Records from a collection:
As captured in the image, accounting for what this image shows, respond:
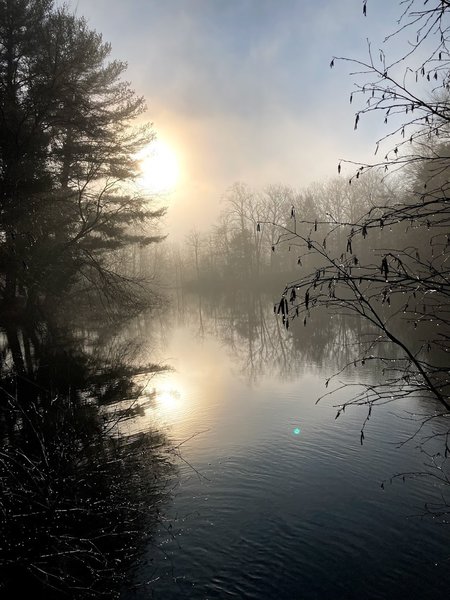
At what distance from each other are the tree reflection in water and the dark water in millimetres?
373

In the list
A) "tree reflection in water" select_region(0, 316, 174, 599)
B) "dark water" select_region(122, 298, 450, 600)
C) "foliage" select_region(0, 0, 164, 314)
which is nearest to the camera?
"tree reflection in water" select_region(0, 316, 174, 599)

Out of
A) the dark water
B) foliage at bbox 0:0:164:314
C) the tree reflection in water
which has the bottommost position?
the dark water

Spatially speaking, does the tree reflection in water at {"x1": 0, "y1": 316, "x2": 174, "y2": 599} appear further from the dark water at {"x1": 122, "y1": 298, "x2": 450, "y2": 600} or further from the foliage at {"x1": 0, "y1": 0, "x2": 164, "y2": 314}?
the foliage at {"x1": 0, "y1": 0, "x2": 164, "y2": 314}

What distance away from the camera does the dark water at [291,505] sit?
183 inches

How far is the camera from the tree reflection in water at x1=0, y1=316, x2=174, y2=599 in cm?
451

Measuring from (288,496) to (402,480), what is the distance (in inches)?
71.2

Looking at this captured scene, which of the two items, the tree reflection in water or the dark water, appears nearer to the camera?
the tree reflection in water

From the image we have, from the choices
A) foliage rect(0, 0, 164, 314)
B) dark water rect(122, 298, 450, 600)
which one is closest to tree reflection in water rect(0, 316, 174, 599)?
dark water rect(122, 298, 450, 600)

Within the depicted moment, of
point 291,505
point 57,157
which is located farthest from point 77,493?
point 57,157

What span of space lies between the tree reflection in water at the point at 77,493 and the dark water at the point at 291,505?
373mm

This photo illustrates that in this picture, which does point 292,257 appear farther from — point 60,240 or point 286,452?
point 286,452

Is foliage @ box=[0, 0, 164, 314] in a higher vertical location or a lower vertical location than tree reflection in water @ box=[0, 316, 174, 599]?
higher

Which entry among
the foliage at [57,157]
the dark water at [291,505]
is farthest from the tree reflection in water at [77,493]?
the foliage at [57,157]

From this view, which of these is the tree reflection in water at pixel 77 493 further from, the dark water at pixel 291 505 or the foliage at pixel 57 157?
the foliage at pixel 57 157
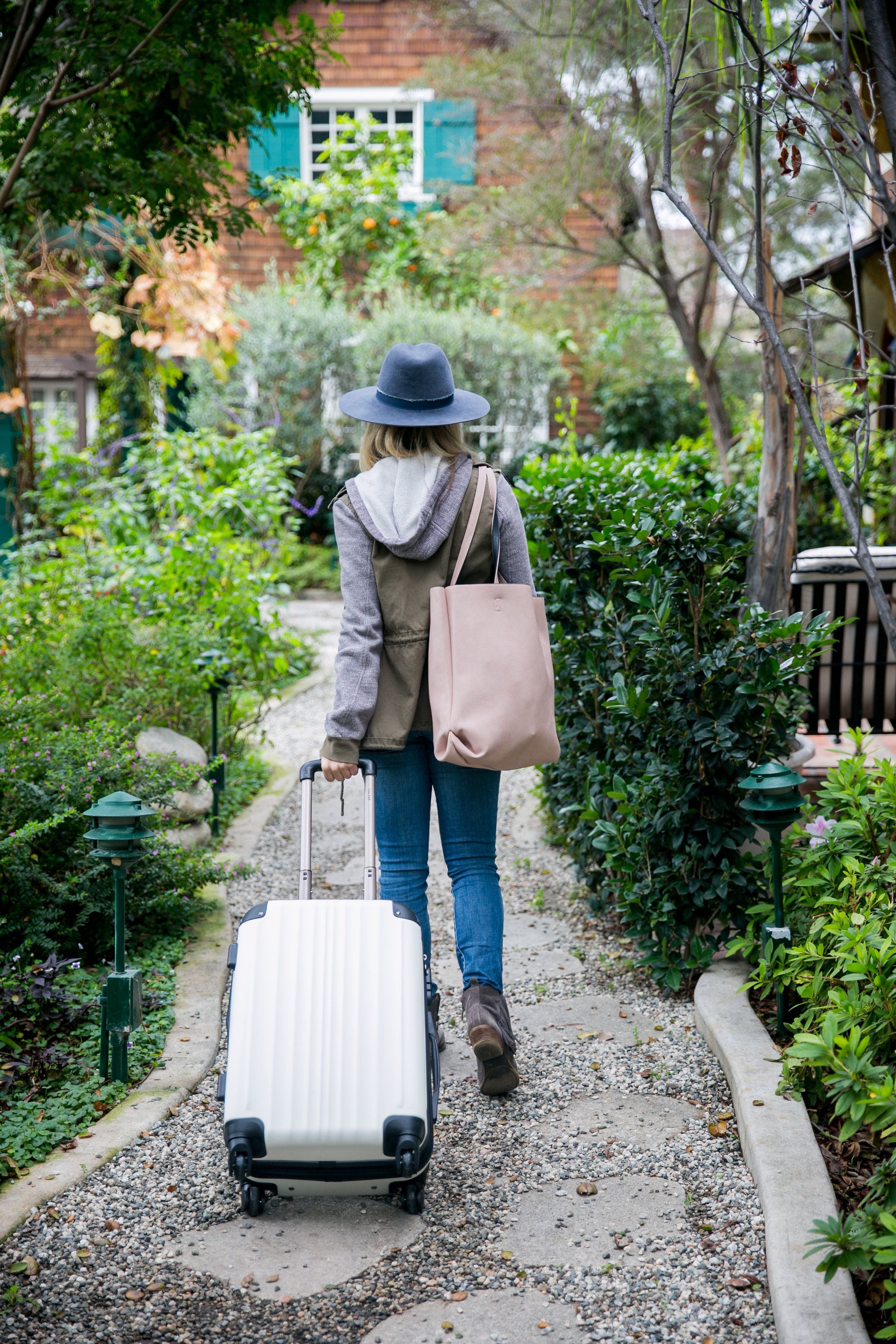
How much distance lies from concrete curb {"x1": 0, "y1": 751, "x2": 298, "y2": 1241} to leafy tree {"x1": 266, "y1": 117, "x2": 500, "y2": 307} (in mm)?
9830

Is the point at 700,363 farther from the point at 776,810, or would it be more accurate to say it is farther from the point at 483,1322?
the point at 483,1322

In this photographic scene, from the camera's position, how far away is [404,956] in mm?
2154

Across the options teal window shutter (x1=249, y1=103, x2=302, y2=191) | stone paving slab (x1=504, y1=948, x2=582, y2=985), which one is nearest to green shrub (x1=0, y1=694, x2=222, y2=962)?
stone paving slab (x1=504, y1=948, x2=582, y2=985)

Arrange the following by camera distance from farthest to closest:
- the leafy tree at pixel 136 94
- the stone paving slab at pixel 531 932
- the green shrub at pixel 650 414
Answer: the green shrub at pixel 650 414
the stone paving slab at pixel 531 932
the leafy tree at pixel 136 94

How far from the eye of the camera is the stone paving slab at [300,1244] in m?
2.06

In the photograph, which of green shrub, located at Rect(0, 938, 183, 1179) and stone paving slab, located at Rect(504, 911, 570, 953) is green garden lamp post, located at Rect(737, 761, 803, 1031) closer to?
stone paving slab, located at Rect(504, 911, 570, 953)

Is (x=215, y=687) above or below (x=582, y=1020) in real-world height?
above

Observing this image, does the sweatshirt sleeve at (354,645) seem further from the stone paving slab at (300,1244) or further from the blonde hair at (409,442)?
the stone paving slab at (300,1244)

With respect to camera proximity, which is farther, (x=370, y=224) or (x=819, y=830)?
(x=370, y=224)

§ **Stated goal**
Leave out the pictures and return every record word for word.

§ **Answer below**
As captured in the image, accounting for what this image shows, respond:
At what distance from each other are the tree reflection in water and the dark water in millimetres?
373

In the list
A) "tree reflection in water" select_region(0, 316, 174, 599)
B) "dark water" select_region(122, 298, 450, 600)
C) "foliage" select_region(0, 0, 164, 314)
which is nearest to the camera?
"tree reflection in water" select_region(0, 316, 174, 599)

Out of
A) the dark water
B) foliage at bbox 0:0:164:314
C) the tree reflection in water
which has the bottommost position?
the dark water

Spatially speaking, does the tree reflection in water at {"x1": 0, "y1": 316, "x2": 174, "y2": 599} appear further from the dark water at {"x1": 122, "y1": 298, "x2": 450, "y2": 600} or further from the foliage at {"x1": 0, "y1": 0, "x2": 164, "y2": 314}?
the foliage at {"x1": 0, "y1": 0, "x2": 164, "y2": 314}

What distance away from the camera does the dark water at [291,505] sit?
183 inches

How far is the camera from the tree reflection in water at x1=0, y1=316, x2=174, y2=599 in cm?
451

Measuring from (288,496) to (402,480), what is the distance (in inches)?
71.2

Looking at this captured scene, which of the two items, the tree reflection in water or the dark water, appears nearer to the camera?
the tree reflection in water

From the image we have, from the choices
A) foliage rect(0, 0, 164, 314)
B) dark water rect(122, 298, 450, 600)
which one is closest to tree reflection in water rect(0, 316, 174, 599)?
dark water rect(122, 298, 450, 600)

Within the depicted moment, of
point 291,505
point 57,157
which is located farthest from point 77,493?
point 57,157

What span of space lies between the tree reflection in water at the point at 77,493 and the dark water at the point at 291,505?
373mm

This photo illustrates that in this picture, which does point 292,257 appear farther from — point 60,240 or point 286,452?
point 286,452

Is foliage @ box=[0, 0, 164, 314] in a higher vertical location or a lower vertical location than tree reflection in water @ box=[0, 316, 174, 599]?
higher

Which entry among
the foliage at [57,157]
the dark water at [291,505]
is farthest from the tree reflection in water at [77,493]?
the foliage at [57,157]

From this view, which of these is the tree reflection in water at pixel 77 493 further from, the dark water at pixel 291 505 or the foliage at pixel 57 157?
the foliage at pixel 57 157
How much distance lies from concrete curb {"x1": 0, "y1": 751, "x2": 298, "y2": 1241} to leafy tree {"x1": 266, "y1": 117, "x2": 500, "y2": 307} (in mm)?
9830

Is the point at 700,363 farther from the point at 776,810, or would it be more accurate to say it is farther from the point at 483,1322?
the point at 483,1322

In this photographic scene, from the camera's position, how far away is [404,956] in mm?
2154

Across the options teal window shutter (x1=249, y1=103, x2=302, y2=191) | stone paving slab (x1=504, y1=948, x2=582, y2=985), which one is nearest to green shrub (x1=0, y1=694, x2=222, y2=962)?
stone paving slab (x1=504, y1=948, x2=582, y2=985)

Arrange the following by camera distance from farthest to closest:
- the leafy tree at pixel 136 94
- the stone paving slab at pixel 531 932
- the green shrub at pixel 650 414
Answer: the green shrub at pixel 650 414
the stone paving slab at pixel 531 932
the leafy tree at pixel 136 94

How far from the eye of the camera is the stone paving slab at [300,1244] in m?
2.06

In the photograph, which of green shrub, located at Rect(0, 938, 183, 1179) and stone paving slab, located at Rect(504, 911, 570, 953) is green garden lamp post, located at Rect(737, 761, 803, 1031) closer to?
stone paving slab, located at Rect(504, 911, 570, 953)

Is (x=215, y=687) above or below (x=582, y=1020) in real-world height?
above

Observing this image, does the sweatshirt sleeve at (354,645) seem further from the stone paving slab at (300,1244) or further from the blonde hair at (409,442)?
the stone paving slab at (300,1244)

With respect to camera proximity, which is farther, (x=370, y=224) or (x=819, y=830)?
(x=370, y=224)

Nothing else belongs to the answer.